Do this:
Recast every line of the records below as a JSON list of strings, one string per line, skipping blank lines. Leave out the pictures.

Spatial records with pictures:
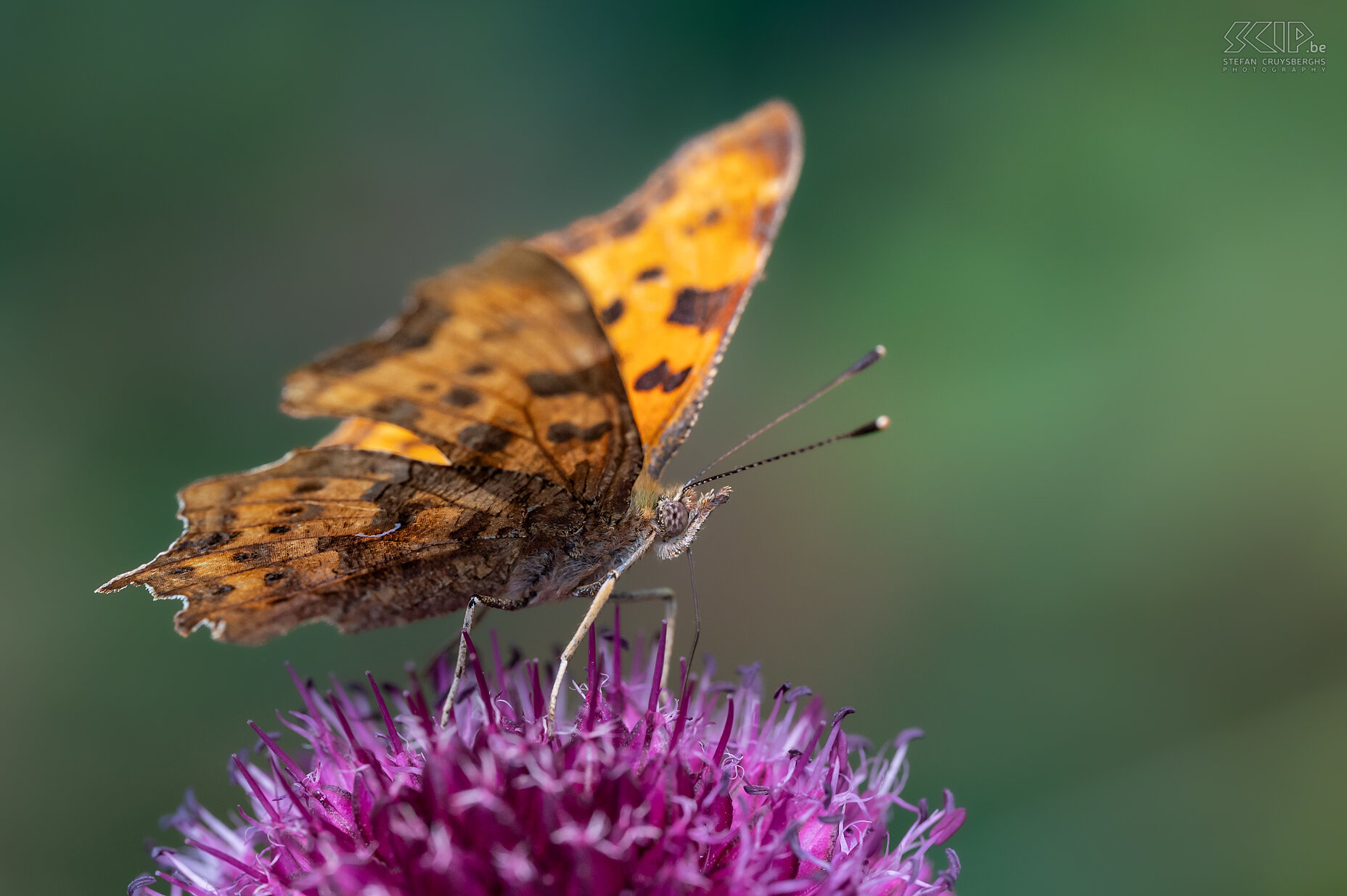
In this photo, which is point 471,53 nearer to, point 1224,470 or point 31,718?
point 31,718

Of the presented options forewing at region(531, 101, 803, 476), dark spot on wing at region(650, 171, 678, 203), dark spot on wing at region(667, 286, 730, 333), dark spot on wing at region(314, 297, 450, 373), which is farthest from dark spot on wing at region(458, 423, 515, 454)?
dark spot on wing at region(650, 171, 678, 203)

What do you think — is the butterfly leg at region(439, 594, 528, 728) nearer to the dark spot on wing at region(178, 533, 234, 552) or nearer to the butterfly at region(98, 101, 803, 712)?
the butterfly at region(98, 101, 803, 712)

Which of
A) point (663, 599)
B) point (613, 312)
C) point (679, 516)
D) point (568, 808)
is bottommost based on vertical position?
point (568, 808)

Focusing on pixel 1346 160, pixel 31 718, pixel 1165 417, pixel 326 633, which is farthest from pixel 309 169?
pixel 1346 160

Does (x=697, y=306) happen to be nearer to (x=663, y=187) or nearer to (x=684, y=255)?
(x=684, y=255)

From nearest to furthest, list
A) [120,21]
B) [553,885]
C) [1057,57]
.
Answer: [553,885] < [1057,57] < [120,21]

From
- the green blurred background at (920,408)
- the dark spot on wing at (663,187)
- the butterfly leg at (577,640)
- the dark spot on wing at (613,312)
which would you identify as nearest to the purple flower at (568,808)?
the butterfly leg at (577,640)

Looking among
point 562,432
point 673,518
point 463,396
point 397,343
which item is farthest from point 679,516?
point 397,343

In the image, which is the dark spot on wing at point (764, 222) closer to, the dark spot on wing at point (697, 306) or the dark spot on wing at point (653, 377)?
the dark spot on wing at point (697, 306)
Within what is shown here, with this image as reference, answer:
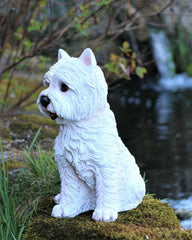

Solution to the exercise:
[
  "In this photo, which is point 471,53 nearer to, point 1224,470 or point 31,718?",
  "point 31,718",
  "Of the presented options forewing at region(531, 101, 803, 476), dark spot on wing at region(650, 171, 678, 203), dark spot on wing at region(667, 286, 730, 333), dark spot on wing at region(314, 297, 450, 373), which is farthest from dark spot on wing at region(458, 423, 515, 454)?",
  "dark spot on wing at region(650, 171, 678, 203)",
  "What do you think — is the butterfly leg at region(439, 594, 528, 728) nearer to the dark spot on wing at region(178, 533, 234, 552) or nearer to the butterfly at region(98, 101, 803, 712)?",
  "the butterfly at region(98, 101, 803, 712)",
  "Which of",
  "A) point (663, 599)",
  "B) point (613, 312)",
  "C) point (679, 516)",
  "D) point (568, 808)",
  "is bottommost based on vertical position?",
  "point (568, 808)",
  "Focusing on pixel 1346 160, pixel 31 718, pixel 1165 417, pixel 326 633, which is farthest from pixel 309 169?",
  "pixel 1346 160",
  "Does (x=697, y=306) happen to be nearer to (x=663, y=187) or nearer to (x=684, y=255)?",
  "(x=684, y=255)",
  "From nearest to furthest, list",
  "A) [120,21]",
  "B) [553,885]",
  "C) [1057,57]",
  ".",
  "Answer: [553,885] < [1057,57] < [120,21]",
  "From",
  "- the green blurred background at (920,408)",
  "- the dark spot on wing at (663,187)",
  "- the butterfly leg at (577,640)",
  "- the dark spot on wing at (613,312)",
  "which would you identify as nearest to the purple flower at (568,808)?",
  "the butterfly leg at (577,640)",
  "Looking among",
  "point 562,432",
  "point 673,518",
  "point 463,396",
  "point 397,343",
  "which item is farthest from point 679,516?",
  "point 397,343",
  "In the image, which is the dark spot on wing at point (764, 222) closer to, the dark spot on wing at point (697, 306) or the dark spot on wing at point (653, 377)?",
  "the dark spot on wing at point (697, 306)",
  "Within what is shown here, with this image as reference, answer:"
]